Questions about scenes in images
☆ ☆ ☆

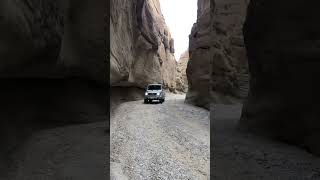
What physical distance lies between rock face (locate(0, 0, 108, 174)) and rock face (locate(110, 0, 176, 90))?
183 cm

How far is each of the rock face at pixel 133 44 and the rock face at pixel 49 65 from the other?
72.0 inches

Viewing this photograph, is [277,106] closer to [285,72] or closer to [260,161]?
[285,72]

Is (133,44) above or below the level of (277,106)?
above

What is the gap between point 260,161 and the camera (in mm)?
5066

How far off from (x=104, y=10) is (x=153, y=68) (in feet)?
62.2

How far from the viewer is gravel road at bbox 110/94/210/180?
8656mm

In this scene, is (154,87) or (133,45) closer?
(133,45)

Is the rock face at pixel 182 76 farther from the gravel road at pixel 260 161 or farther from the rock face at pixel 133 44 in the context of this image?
the gravel road at pixel 260 161

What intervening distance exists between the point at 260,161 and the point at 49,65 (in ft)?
17.8

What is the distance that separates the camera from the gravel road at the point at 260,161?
4.55 meters

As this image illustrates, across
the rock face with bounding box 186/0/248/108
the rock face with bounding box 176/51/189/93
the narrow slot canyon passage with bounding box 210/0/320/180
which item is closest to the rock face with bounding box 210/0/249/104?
the rock face with bounding box 186/0/248/108

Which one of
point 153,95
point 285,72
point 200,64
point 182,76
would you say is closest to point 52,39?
point 285,72

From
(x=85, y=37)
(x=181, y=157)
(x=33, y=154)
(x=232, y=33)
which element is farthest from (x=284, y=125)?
(x=232, y=33)

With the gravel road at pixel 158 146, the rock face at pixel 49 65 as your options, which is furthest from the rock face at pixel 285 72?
the rock face at pixel 49 65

☆ ☆ ☆

Copy out the whole listing exactly, and don't carry over any pictures.

What physical distance lies between rock face (locate(0, 0, 108, 174)) and rock face (locate(110, 0, 176, 90))?
183 cm

How far is each of the rock face at pixel 133 44 and the rock face at pixel 49 65 from the other?
72.0 inches

Viewing this photograph, is [277,106] closer to [285,72] or closer to [260,161]?
[285,72]

Is (133,44) above or below the level of (277,106)?
above

What is the gap between point 260,161 and the camera (in mm)?
5066

How far off from (x=104, y=10) is (x=153, y=68) (in feet)?
62.2

How far from the viewer is gravel road at bbox 110/94/210/180?
8656mm

In this scene, is (154,87) or (133,45) closer?
(133,45)

Is the rock face at pixel 182 76 farther from the gravel road at pixel 260 161 or farther from the rock face at pixel 133 44 in the context of this image?
the gravel road at pixel 260 161

What intervening distance exists between the point at 260,161 and the point at 49,65 (in ft)?
17.8

What is the distance that separates the camera from the gravel road at the point at 260,161?
4.55 meters

As this image illustrates, across
the rock face with bounding box 186/0/248/108
the rock face with bounding box 176/51/189/93
the narrow slot canyon passage with bounding box 210/0/320/180
which item is closest to the rock face with bounding box 210/0/249/104?
the rock face with bounding box 186/0/248/108

Which one of
point 153,95
point 285,72
point 200,64
point 182,76
would you say is closest to point 52,39?
point 285,72

From
(x=85, y=37)
(x=181, y=157)
(x=33, y=154)
(x=232, y=33)
which element is farthest from (x=284, y=125)?
(x=232, y=33)

With the gravel road at pixel 158 146, the rock face at pixel 49 65 as your options, which is furthest from the rock face at pixel 285 72?
the rock face at pixel 49 65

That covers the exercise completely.